|
Texto Anterior | Próximo Texto | Índice
O colapso do desenvolvimento
Seis economistas debatem saídas para a crise
Marcos Augusto Gonçalves
Editor de Opinião
Marcos Antonio Cintra
da Equipe de Editorialistas
O país onde todos se consideram técnicos de futebol vai
se transformando no país onde todos têm uma opinião sobre a taxa de juros ou a cotação do dólar. Se em
todo lugar, mesmo nas regiões mais desenvolvidas do
planeta, as oscilações da economia afetam a vida do cidadão
comum, no Brasil esse fenômeno chega ao paroxismo. Nas últimas décadas, uma seqüência de planos e pacotes se abateu sobre a sociedade brasileira. Congelamentos, depósitos retidos,
tablitas, empréstimos compulsórios, contribuições provisórias, enfim, um longo rol de medidas de emergência e mudanças de regras serviu para confirmar que algo estava realmente
indo mal na área econômica.
Talvez o Plano Real, em 1994, ao obter êxito no controle da inflação, tenha criado a impressão de que os tormentos estivessem por acabar. As crises de 1999 e a de 2002, com um apagão
no meio do caminho, evidenciaram, porém, que a economia
continua sendo um dos grandes problemas -senão o maior-
do país.
Neste número, o Mais! procura discutir a crise do desenvolvimento e as perspectivas para superá-la. O caderno propôs as
seguintes questões a economistas filiados a diferentes tendências:
1. Quais as razões da crise do desenvolvimento brasileiro nos últimos 25 anos?

[Linhas de um conjunto de dados de raciocínio espacial]

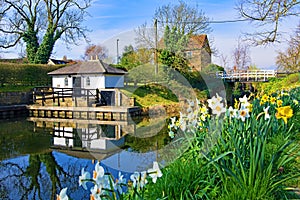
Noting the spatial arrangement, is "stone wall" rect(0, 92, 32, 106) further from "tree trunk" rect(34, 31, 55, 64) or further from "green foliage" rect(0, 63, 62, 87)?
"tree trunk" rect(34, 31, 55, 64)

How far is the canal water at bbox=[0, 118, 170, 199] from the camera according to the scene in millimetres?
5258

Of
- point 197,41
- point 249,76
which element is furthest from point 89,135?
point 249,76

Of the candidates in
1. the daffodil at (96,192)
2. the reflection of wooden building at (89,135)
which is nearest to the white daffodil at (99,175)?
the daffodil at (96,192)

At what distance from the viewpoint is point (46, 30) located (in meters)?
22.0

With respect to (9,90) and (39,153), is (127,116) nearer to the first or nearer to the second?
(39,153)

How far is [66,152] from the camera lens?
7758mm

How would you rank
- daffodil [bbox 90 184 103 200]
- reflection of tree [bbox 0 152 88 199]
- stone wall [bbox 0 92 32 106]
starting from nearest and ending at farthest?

* * *

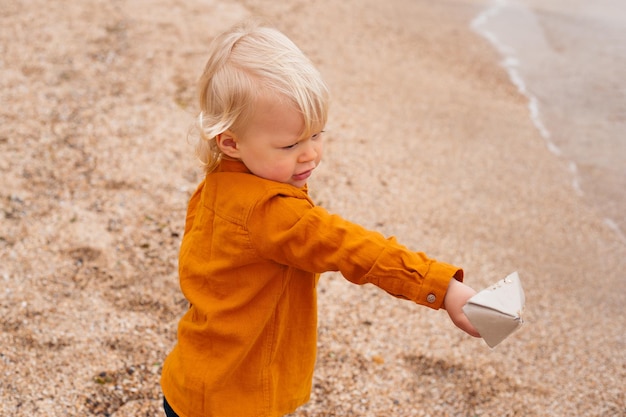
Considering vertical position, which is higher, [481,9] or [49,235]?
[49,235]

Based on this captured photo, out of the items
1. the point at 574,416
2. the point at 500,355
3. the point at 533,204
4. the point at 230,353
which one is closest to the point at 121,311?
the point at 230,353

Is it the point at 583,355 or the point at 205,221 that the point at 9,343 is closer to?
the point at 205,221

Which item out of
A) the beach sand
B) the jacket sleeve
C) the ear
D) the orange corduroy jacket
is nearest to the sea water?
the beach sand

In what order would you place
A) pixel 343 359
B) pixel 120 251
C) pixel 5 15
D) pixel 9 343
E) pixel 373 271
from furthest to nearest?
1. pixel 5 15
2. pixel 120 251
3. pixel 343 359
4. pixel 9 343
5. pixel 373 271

...

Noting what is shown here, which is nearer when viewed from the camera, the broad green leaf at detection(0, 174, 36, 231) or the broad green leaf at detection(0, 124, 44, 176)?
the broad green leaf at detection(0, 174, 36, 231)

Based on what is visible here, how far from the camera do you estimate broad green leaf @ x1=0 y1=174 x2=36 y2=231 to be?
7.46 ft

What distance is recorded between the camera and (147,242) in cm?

# Tarefas propostas:
1. Relacione as medidas que o texto sobre a crise do desenvolvimento cita antes de "enfim, um longo rol de medidas de emergência e mudanças de regras".
2. Dê prosseguimento ao texto sobre a crise do desenvolvimento brasileiro, começando logo após a última frase apresentada.
As linhas não são necessárias para realizar as tarefas.

# Respostas por tarefa:
1. Congelamentos, depósitos retidos, tablitas, empréstimos compulsórios e contribuições provisórias.

2.
2. Que políticas implementar para retomar
o desenvolvimento econômico e social?
Os economistas Carlos Lessa, Maria da
Conceição Tavares e Luiz Gonzaga Belluzzo
respondem pelo pensamento vinculado ao
desenvolvimentismo, embora críticos da experiência histórica a ele associado. Em linhas gerais, compartilham a idéia de que o
Estado deve ter papel de liderança na indução ao investimento e no planejamento do
desenvolvimento econômico do país.
Lessa é o atual presidente do BNDES (Banco Nacional de Desenvolvimento Econômico e Social), cargo para o qual foi indicado
por Maria da Conceição Tavares, professora
emérita da Universidade Federal do Rio de
Janeiro e da Unicamp e ex-deputada federal pelo PT. Belluzzo,
com quem Conceição assina artigo a quatro mãos, também é
professor da Unicamp -e foi um dos articuladores do Plano
Cruzado, no governo Sarney.
Em campo oposto, Gustavo Franco, presidente do Banco
Central nos primeiros anos do governo Fernando Henrique
Cardoso, foi um dos gestores do Plano Real e ideólogo da reforma liberal que se sucedeu à crise do modelo desenvolvimentista. Franco filia-se ao chamado "grupo da PUC-RJ" (Pontifícia
Universidade Católica), ao lado de nomes como André Lara
Resende, Pérsio Arida e Edmar Bacha, os formuladores do Plano Real.
Completam a lista Luiz Carlos Bresser-Pereira e Luiz Carlos
Mendonça de Barros, ambos ligados ao PSDB, mas com diferenças em relação às políticas adotadas pelo governo tucano.
O primeiro foi ministro da Fazenda e autor de um plano de
estabilização, que levou seu nome, durante o governo de José
Sarney. Posteriormente colaborador do presidente Fernando
Henrique Cardoso, foi um crítico do uso abusivo do câmbio
para conter a inflação, opondo-se a Gustavo Franco, então no
BC. Mendonça de Barros também participou da administração
FHC e, como Bresser, nutria divergências em relação à política
econômica tucana. Foi e permanece como um duro oponente
do ex-ministro da Fazenda Pedro Malan e do "malanismo".
Classificado como um "desenvolvimentista", Mendonça de
Barros, no entanto, mantém relativa distância em relação a Lessa e Conceição.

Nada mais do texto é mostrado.